[Stored data entries]
%%
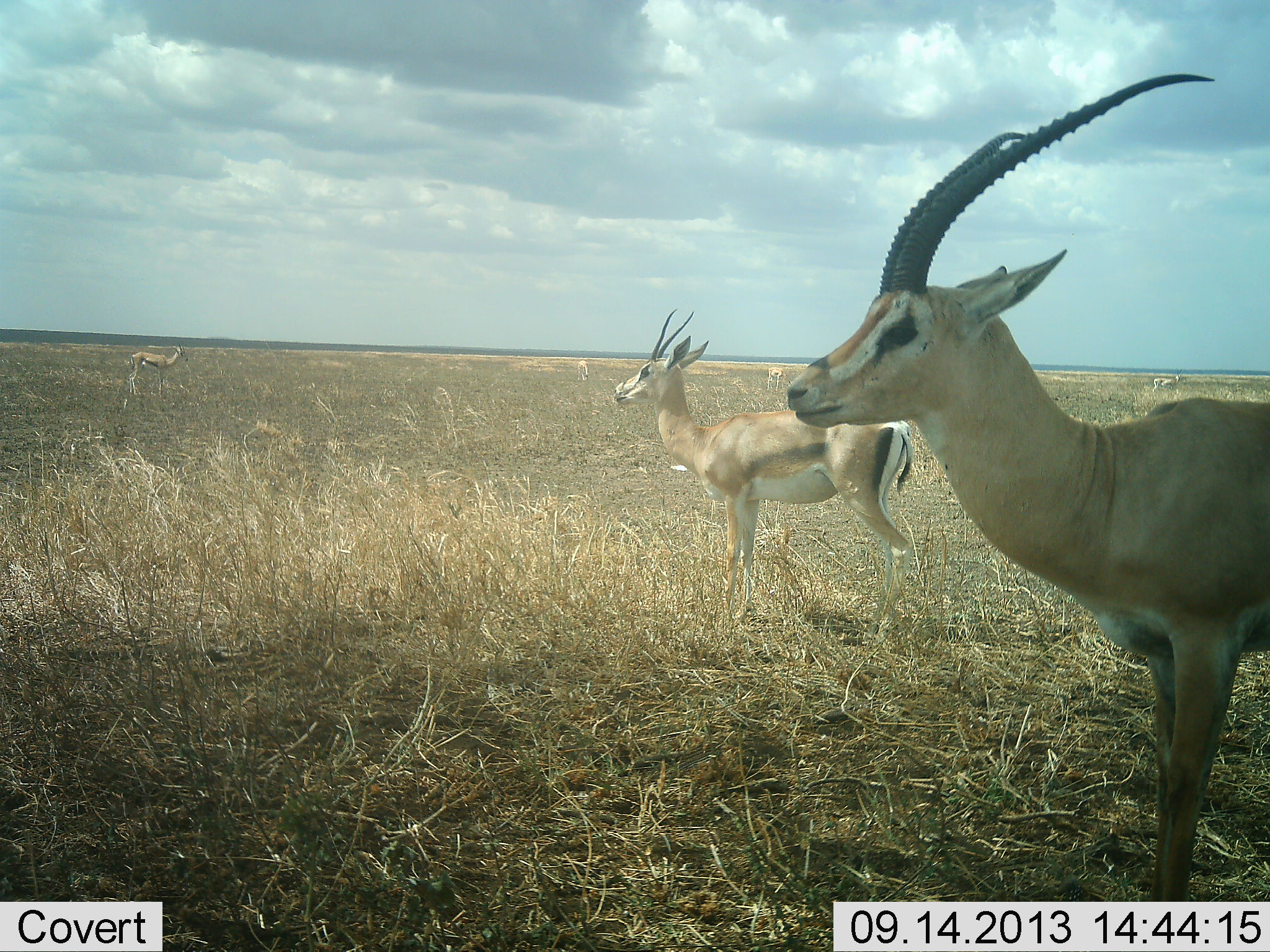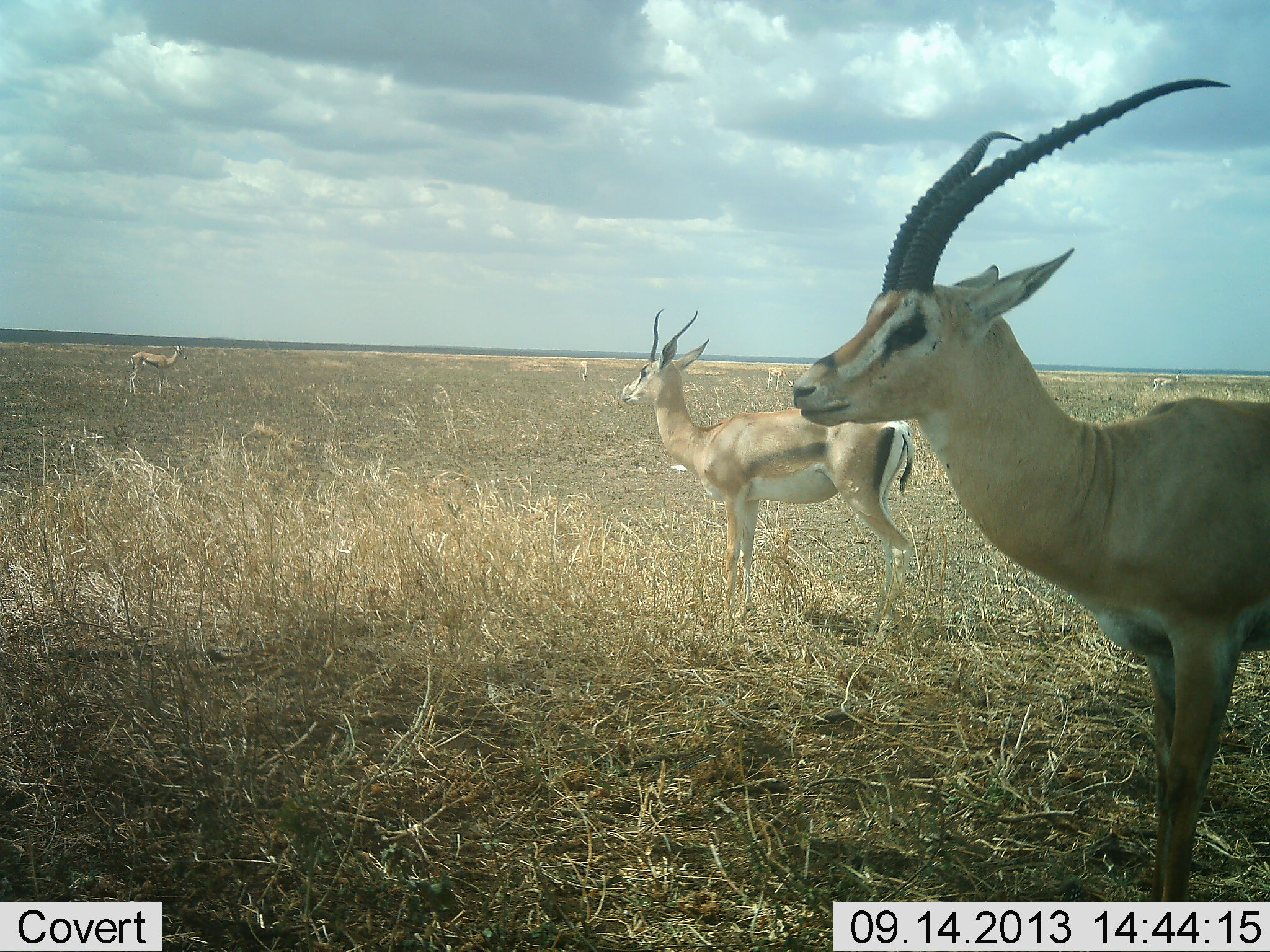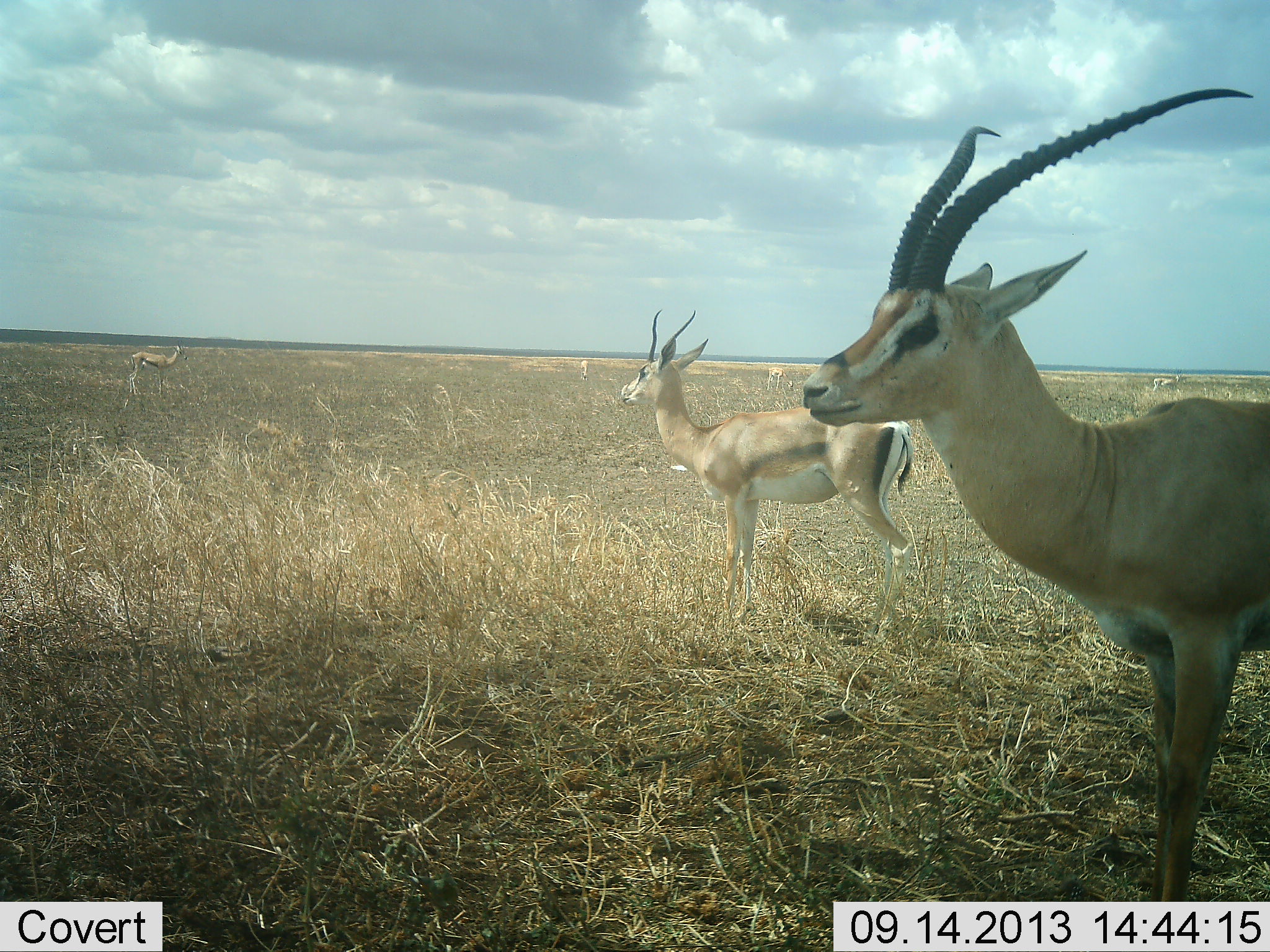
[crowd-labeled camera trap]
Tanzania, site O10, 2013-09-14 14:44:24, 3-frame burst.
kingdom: Animalia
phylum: Chordata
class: Mammalia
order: Artiodactyla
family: Bovidae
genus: Nanger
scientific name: Nanger granti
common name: grant's gazelle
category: gazellegrants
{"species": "gazellegrants (grant's gazelle) (Nanger granti)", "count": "4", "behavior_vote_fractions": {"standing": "96%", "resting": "4%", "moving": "8%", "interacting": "0%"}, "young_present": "4%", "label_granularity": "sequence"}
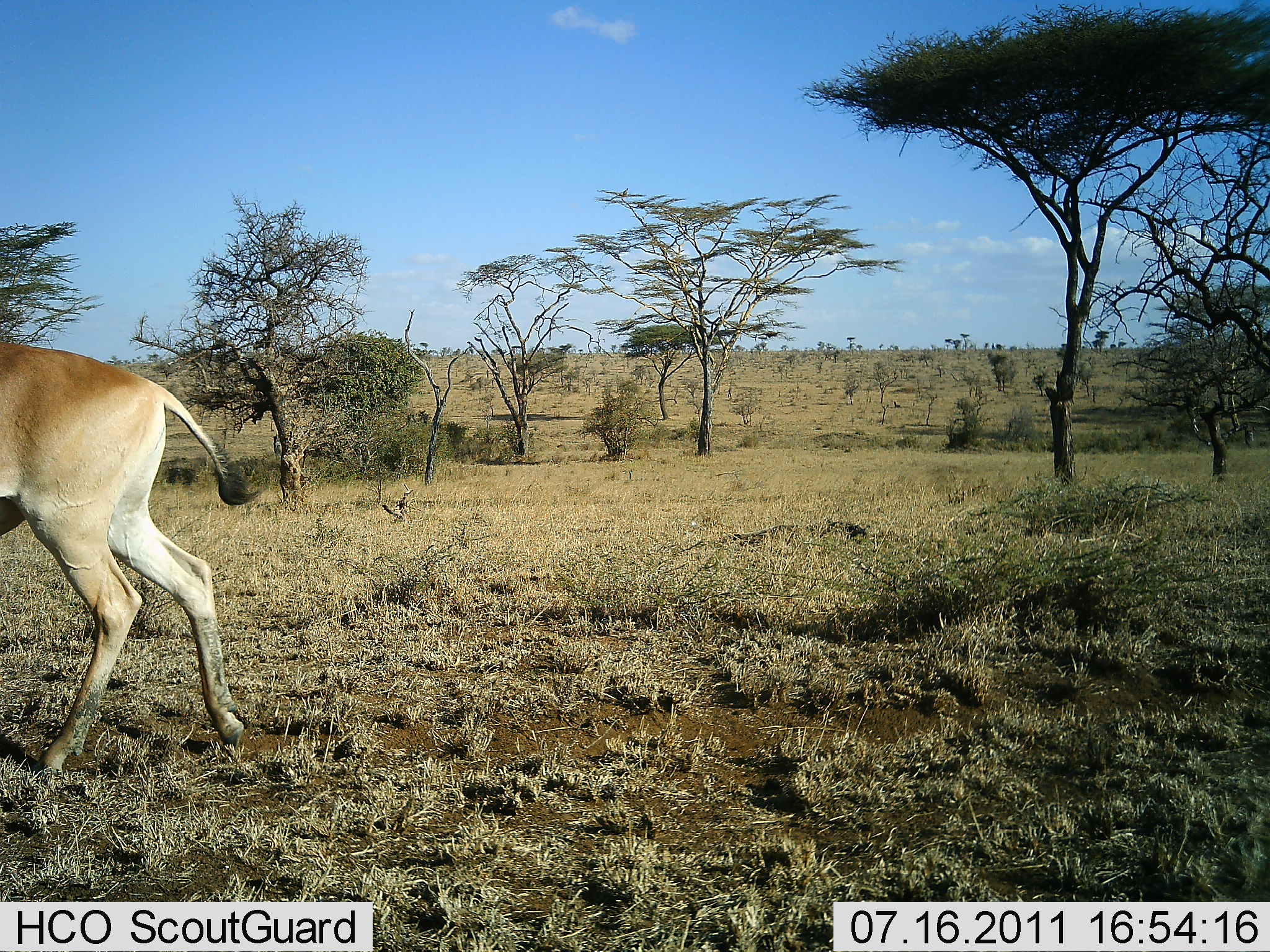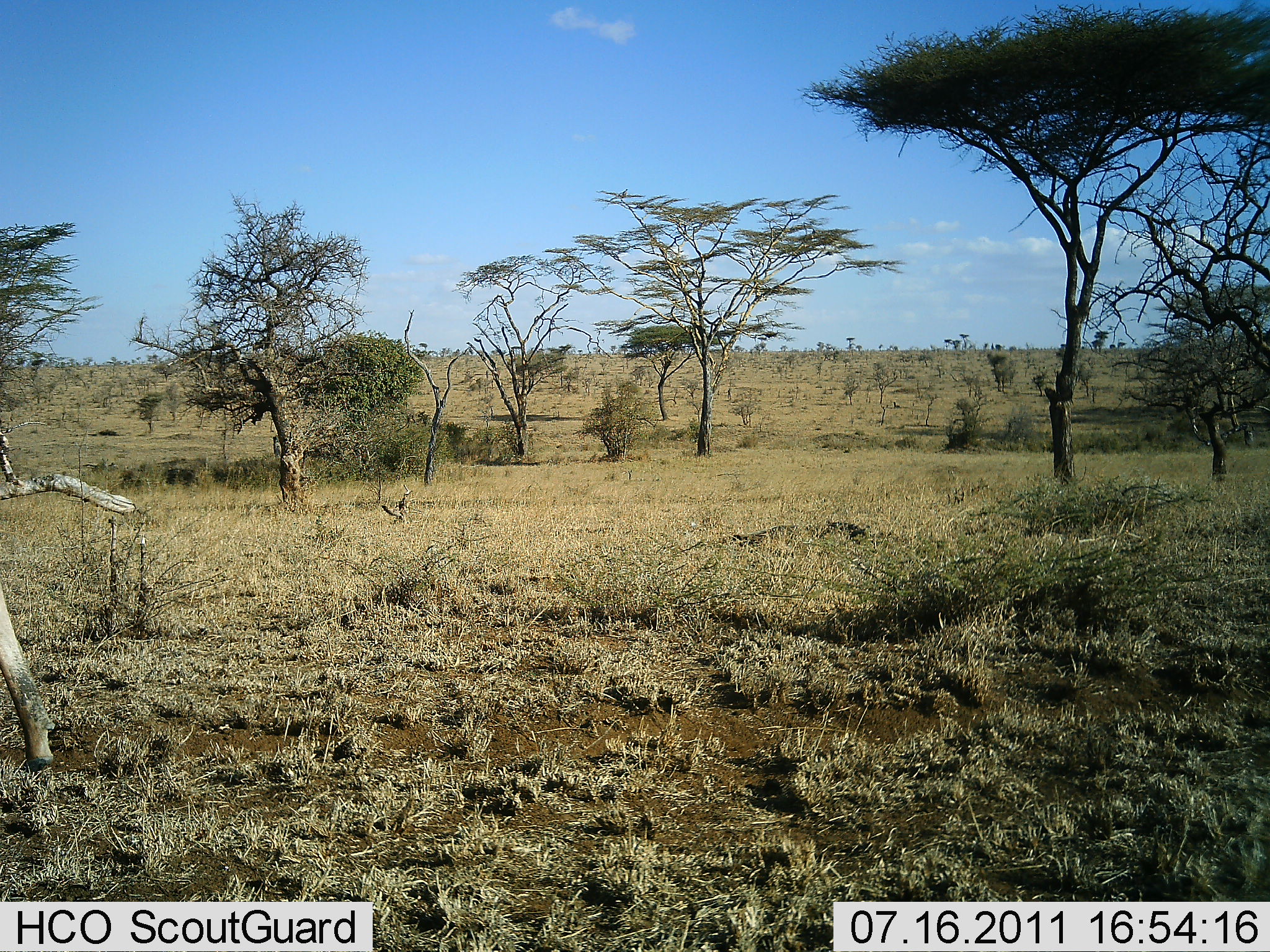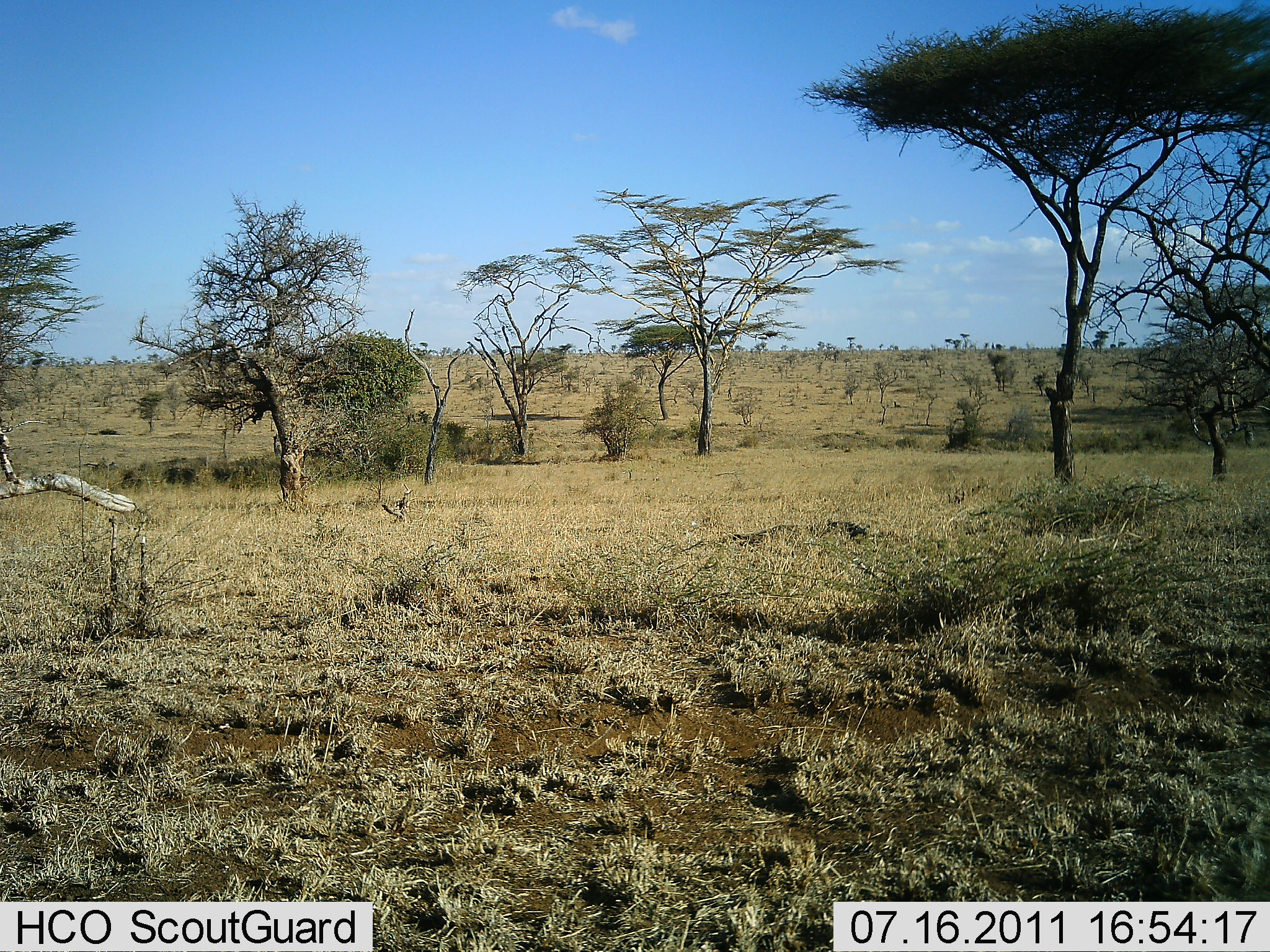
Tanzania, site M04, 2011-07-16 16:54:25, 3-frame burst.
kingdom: Animalia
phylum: Chordata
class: Mammalia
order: Artiodactyla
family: Bovidae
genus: Alcelaphus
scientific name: Alcelaphus buselaphus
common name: hartebeest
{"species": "hartebeest (Alcelaphus buselaphus)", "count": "1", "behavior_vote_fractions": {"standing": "0%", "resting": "0%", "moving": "100%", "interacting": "0%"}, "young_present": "0%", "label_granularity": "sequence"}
%%
## Work required
Display each line of the data where "gazellegrants" occurs.

## Answer
category: gazellegrants
{"species": "gazellegrants (grant's gazelle) (Nanger granti)", "count": "4", "behavior_vote_fractions": {"standing": "96%", "resting": "4%", "moving": "8%", "interacting": "0%"}, "young_present": "4%", "label_granularity": "sequence"}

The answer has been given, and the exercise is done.